Synopsis: A New Gauge for Age
We may try to hide it, but we all get older. Yet at the cellular level, it’s not clear what factors determine age. A new study of biological aging has found parallels to physical aging in glasses and other soft materials. The researchers investigated wound healing in cell cultures, finding that “older” cultures heal more slowly, just as “older” glasses relax more slowly. Based on this analogy, the team developed a model in which the age of a cellular system is related to the degree of biochemical “trapping” of cells in an arrested (nongrowing) state. They suggest that loosening this trapping mechanism could slow aging.
Yuting Lou from the University of Tokyo and colleagues performed wound healing assays, which involved scratching a thin line in the middle of a sheet of cells grown on a dish. Over time, the cells closed the wound by migrating into the open space. However, unlike conventional assays, the cells went through a controlled waiting period prior to wound creation.
The team found that longer waiting periods resulted in slower healing rates. To explain this aging, the team used an agent-based model, in which cells can be either in a growth state or an arrested state, depending on various environmental signals. These signals evolve with time so that it becomes harder for older cells to transition from arrested to growth states. The cells essentially become trapped in arrest and thus respond more slowly to the presence of a wound. In glasses, a similar model of potential energy traps affecting the motion of constituent particles has been used to explain why these materials become less responsive to perturbations as they age.
This research is published in Physical Review E.
Michael Schirber is a Corresponding Editor for Physics based in Lyon, France.
━━━━━━━━━━━━━━━━━━━━
**About this task**
In the synopsis on cellular aging, what did longer waiting periods before wound creation result in? These rows have no connection to the synopsis on cellular aging.

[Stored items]
━━━━━━━━━━━━━━━━━━━━
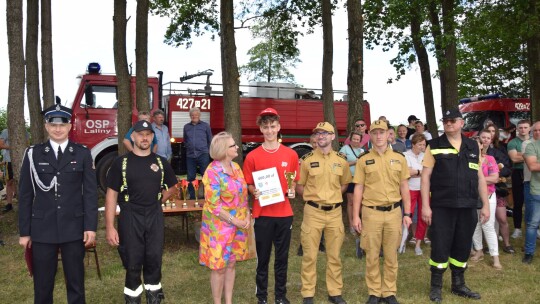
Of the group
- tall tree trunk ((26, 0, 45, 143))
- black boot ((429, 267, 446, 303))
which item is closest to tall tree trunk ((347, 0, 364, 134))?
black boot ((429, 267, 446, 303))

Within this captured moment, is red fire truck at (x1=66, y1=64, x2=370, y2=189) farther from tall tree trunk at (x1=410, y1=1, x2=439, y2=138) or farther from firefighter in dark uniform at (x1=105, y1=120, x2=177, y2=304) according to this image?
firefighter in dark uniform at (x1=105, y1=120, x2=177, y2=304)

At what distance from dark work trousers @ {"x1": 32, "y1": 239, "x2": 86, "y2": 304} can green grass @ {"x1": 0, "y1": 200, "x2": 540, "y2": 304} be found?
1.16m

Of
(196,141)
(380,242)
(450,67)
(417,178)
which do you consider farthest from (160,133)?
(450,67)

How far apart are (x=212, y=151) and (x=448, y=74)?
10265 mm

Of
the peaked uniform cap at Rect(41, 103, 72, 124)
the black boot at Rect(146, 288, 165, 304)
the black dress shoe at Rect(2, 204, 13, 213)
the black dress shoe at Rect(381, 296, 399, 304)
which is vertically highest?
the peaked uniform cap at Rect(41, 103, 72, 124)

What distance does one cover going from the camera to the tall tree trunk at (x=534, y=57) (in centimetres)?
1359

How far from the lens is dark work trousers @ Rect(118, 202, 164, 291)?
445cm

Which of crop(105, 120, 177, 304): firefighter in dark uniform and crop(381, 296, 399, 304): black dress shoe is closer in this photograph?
━━━━━━━━━━━━━━━━━━━━
**Written response**
Slower healing rates.